Would it be such a disaster to switch over to the exchanges? The bottom line will vary from person to person, since eligibility for subsidies depends on family size and spouse income.
That’s the heart of the problem, says Mark Dudzic of the Labor Campaign for Single Payer, which just released a report on bargaining under the ACA.
“The traditional union model is a solidarity model for benefits: everybody’s covered under equal terms and conditions,” Dudzic explained. “The ACA accelerates the move to a consumer-driven model, where everyone’s on their own to cut the best deal they can with limited resources.”
Also, “there is no exchange in Virginia, and the federal one doesn’t seem to be working real well right now,” Sigouin pointed out.
‘HOT TO GO’
Health care isn’t the only trendy takeaway grocery employers are pushing. The chains in both Seattle and D.C. proposed getting rid of premium pay for Sundays and holidays—an idea that made workers’ blood boil.
But Seattle workers held the line and took no concessions. It came down to proving to management that “we were totally prepared to strike,” said Schroeder, a member of her workplace contract action team.
She and her co-workers held button-wearing days, informational pickets, a near-unanimous strike vote, and signed everyone up for picket shifts. “People were hot to go,” she said.

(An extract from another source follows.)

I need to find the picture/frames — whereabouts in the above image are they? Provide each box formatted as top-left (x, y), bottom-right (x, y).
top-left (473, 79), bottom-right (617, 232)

The other key was rousing public support. As in D.C., workers leafleted stores and gathered shoppers’ pledges. Other unions and community groups joined rallies and even volunteered to help strikers with practical tasks, like driving kids to doctor appointments if picket duty interfered.
A countdown clock in a downtown Seattle park drew media attention to the impending grocery strike deadline. Grocery workers won a contract with no concessions, stopping the clock with less than two hours to spare. Photo: UFCW 21.
A clever visual aid spotlighted the drama over the final days of bargaining. When it gave the 72-hour strike notice, the union set up a huge tablet with the numerals “7” and “2” at a park in downtown Seattle. Each hour someone would flip the page, ticking down the hours till the deadline. 71… 70…
“The cameras were on it all the time,” Schroeder said. “It was on all the local news. So it wasn’t just happening to us, it was happening to everybody…. The whole city knew.”
05… 04… 03… The countdown stopped at 02.
In an October 30 push, D.C.-area workers donned Rosie the Riveter polka-dot scarves (it was almost Halloween) and talked with shoppers at 30 stores.
They asked customers to hand the pledge card to a manager or cashier on their way out. Thousands have done so, Local 400 says—especially when the ask comes from a checker they recognize.
All the years the company has been insisting checkers greet shoppers and call them by name, “it’s coming back to bite them a bit,” Hepner said, “because now they’re ourcustomers.”